Lanzó una exclamación y dio un respingo, pero volvió a inclinarse hacia la maleta. Si él estaba lo bastante fuerte como para gritar así, ella tenía menos tiempo del que había pensado. Abrió la maleta y sacó una blusa, bragas y un viejo par de vaqueros. Se los puso precipitadamente, de pie junto a la puerta, sin apartar la vista de la escalera. Pero Tom no apareció allá arriba. Aulló su nombre dos veces más. En cada ocasión el sonido la hizo retroceder, con los ojos acosados y los labios descubriendo los dientes en una mueca inconsciente.

Se abotonó la blusa a toda velocidad. Le faltaban los dos botones de arriba (resultaba irónico que cosiera tan poco para ella misma); probablemente parecería una prostituta buscando al último cliente de la noche. Pero no había remedio.

—¡TE VOY A MATAR, MALA PUTA! ¡MALDITA ZORRA!

Cerró de un golpe la maleta y le echó el cerrojo. El brazo de una camisa quedó fuera, como una lengua. Echó un vistazo en derredor, apresuradamente, intuyendo que jamás volvería a ver esa casa.

Sólo descubrió alivio ante la idea. Así pues, abrió la puerta y salió.

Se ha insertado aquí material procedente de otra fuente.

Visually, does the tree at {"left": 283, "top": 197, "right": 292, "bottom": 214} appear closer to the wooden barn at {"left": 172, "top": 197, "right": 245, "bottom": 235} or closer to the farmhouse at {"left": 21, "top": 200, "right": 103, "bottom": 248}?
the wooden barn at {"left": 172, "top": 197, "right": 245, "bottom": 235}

Estaba a tres manzanas de distancia, caminando sin tener muy en claro adónde iba, cuando se dio cuenta de que todavía estaba descalza. El pie que se había cortado, el izquierdo, le palpitaba sordamente. Tenía que ponerse algún calzado y eran casi las dos de la madrugada. Su billetera y sus tarjetas de crédito estaban en la casa. Metió la mano en los bolsillos del vaquero y sólo sacó un poco de pelusa. No tenía un centavo. Miró en derredor: un vecindario residencial, casas bonitas, prados pulcros, canteros y ventanas oscuras.

Y de pronto se echó a reír.

Beverly Rogan, sentada en un muro de piedra, con la maleta entre los pies sucios, reía. Habían salido las estrellas. ¡Y cómo brillaban! Inclinó la cabeza hacia atrás y se rió de ellas. Ese descabellado entusiasmo corría por ella otra vez; como una ola que la levantara, llevándola, purificándola, una fuerza tan poderosa que cualquier pensamiento consciente se perdía en ella; sólo el pensamiento de la sangre y su voz única, poderosa, le hablaban con algún inarticulado sistema del deseo, aunque no sabía ni le importaba saber qué deseaba. Deseo, pensó. Y dentro de ella, aquella marea de entusiasmo pareció cobrar velocidad precipitándose hacia alguna rompiente inevitable.

Se rió de las estrellas, asustada, pero libre; el terror era agudo como el dolor y dulce como una manzana madura. Cuando se encendió una luz, en un dormitorio del piso superior de la casa a la que pertenecía ese muro de piedra, levantó la maleta y huyó hacia la noche, siempre riendo.

6

Bill Denbrough se coge la excedencia

—¿Que te vas? —repitió Audra.

Lo miró, desconcertada, con un poco de miedo, después levantó los pies descalzos y los escondió bajo el cuerpo. El suelo estaba frío. Pensándolo bien, toda la cabaña estaba fría. El sur de Inglaterra había estado pasando por una primavera excepcionalmente húmeda. Más de una vez, en sus habituales paseos por la mañana y por la tarde, Bill Denbrough se sorprendía pensando en Maine… pensando, de un modo sorprendido y vago, en Derry.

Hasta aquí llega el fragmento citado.